C0 + C1 + C2 + ... + Cn < S <= C0+C1+ C2 + ... +Cn+1

则S将对应于具有n + 1个节点的树。

Then S would correspond to a tree with n+1 nodes.

所以，你现在考虑P = S - （C0 + C1 + C2 + ... +道道通），这是在N + 1个节点的树的枚举的位置

So you now consider P = S - (C0+C1+C2+ ...+Cn), which is the position in the enumeration of the trees of n+1 nodes.

现在我们找出的R，使得道道* C0 +道道通-1 * C1 + ... +道道通-R *为CR P＆LT; = CN * C0 +道道通-1 * C1 + ... +道道通-R + 1 *的Cr-1

Now we figure out an r such that Cn*C0 + Cn-1*C1 + .. + Cn-r*Cr < P <= Cn*C0 + Cn-1*C1 + .. + Cn-r+1*Cr-1

这告诉我们有多少结点的左子树和右子树有。

This tell us how many nodes the left subtree and the right subtree have.

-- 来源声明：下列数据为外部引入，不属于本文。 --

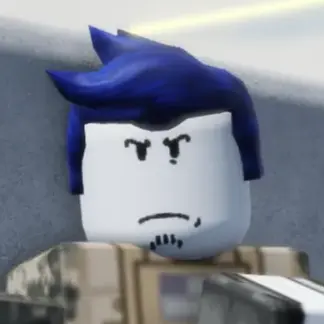 Profile image of ゲスト1337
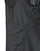 Clothing Men Jackets adidas Performance MARATHON JKT Black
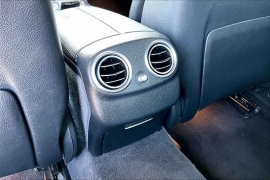Used 2017  Mercedes-Benz E-Class 4d Sedan E300 Luxury at Pre-Owned Plus near San Antonio&comma; TX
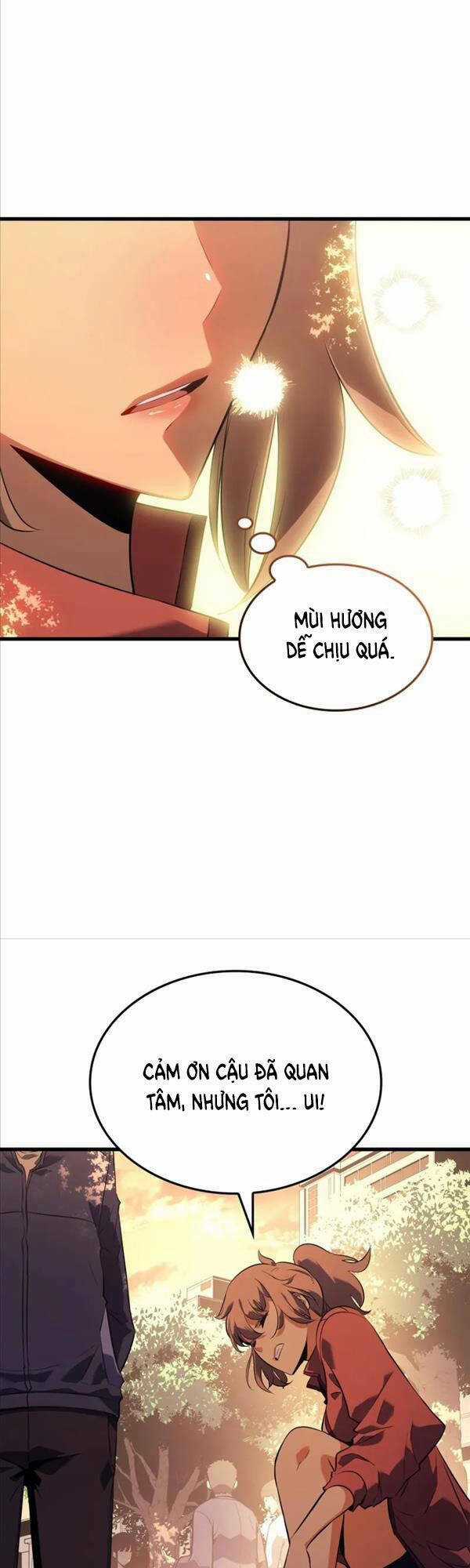 Solo Leveling Ss3 Chapter 7 trang 18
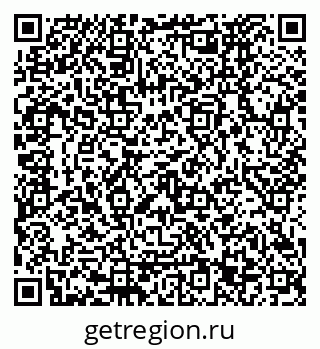 79120673179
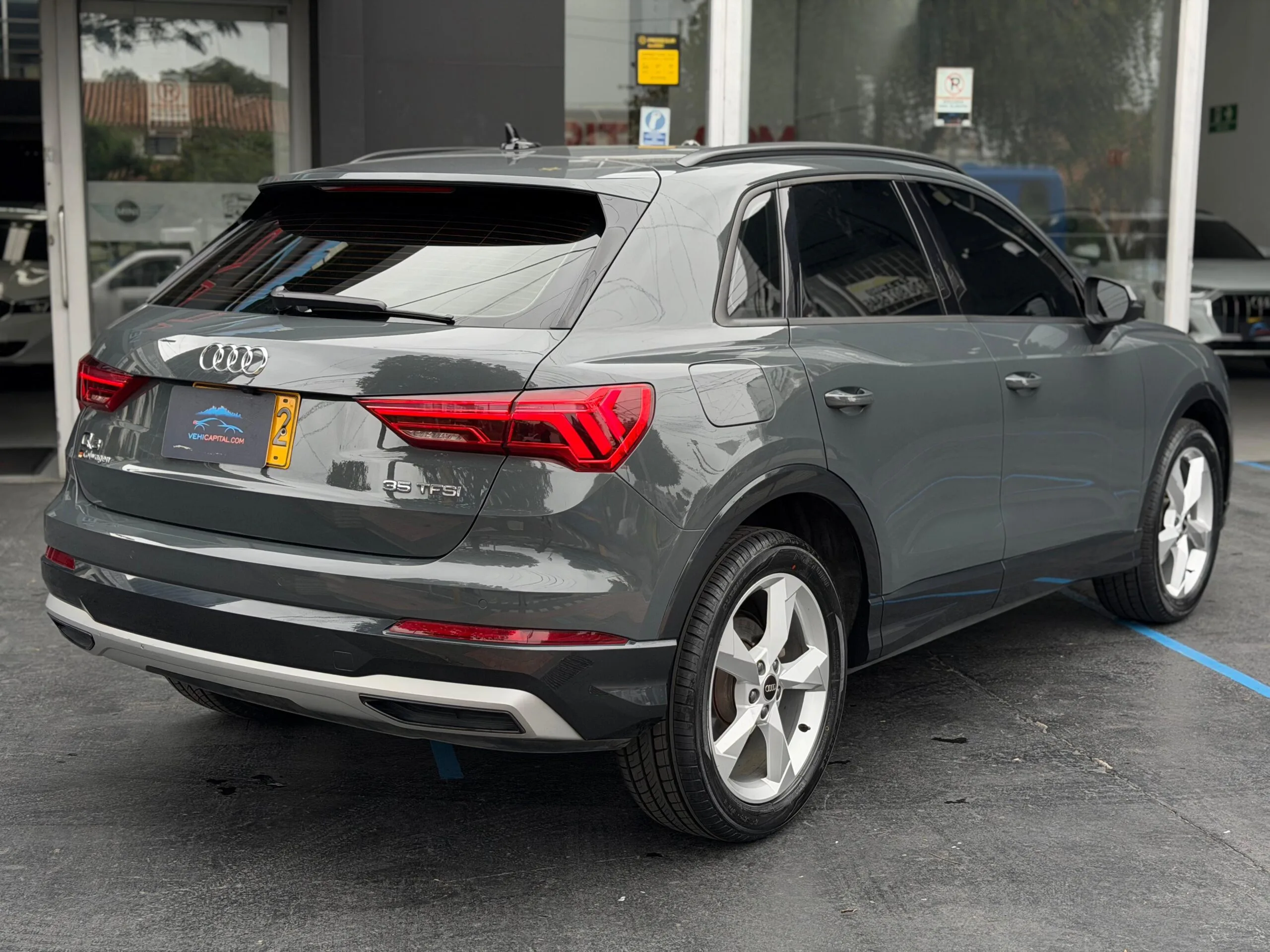 9353bc93-0802-41f6-b75f-4e366879dbc6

考虑P - 简体* C0 +道道通-1 * C1 + ... +道道通-R *铬，现在我们可以计算出确切的左子树枚举的位置（即大小只考虑树）以及确切的右子树枚举位置和递归形式的比特串。

Considering P - Cn*C0 + Cn-1*C1 + .. + Cn-r*Cr , we can now figure out the exact left subtree enumeration position(only considering trees of that size) and the exact right subtree enumeration position and recursively form the bitstring.

映射位串到的ID应该是相似的，因为我们知道左子树和右子树的样子，所有我们需要做的是找到相应​​的位置，并做一些运算，以获得ID。

Mapping the bitstring to the id should be similar, as we know what the left subtree and right subtrees look like, all we would need to do is find the corresponding positions and do some arithmetic to get the ID.

不知道它是多么的有帮助的，但。你会用一些pretty的巨大的数字所有的时间来工作。

Not sure how helpful it is though. You will be working with some pretty huge numbers all the time.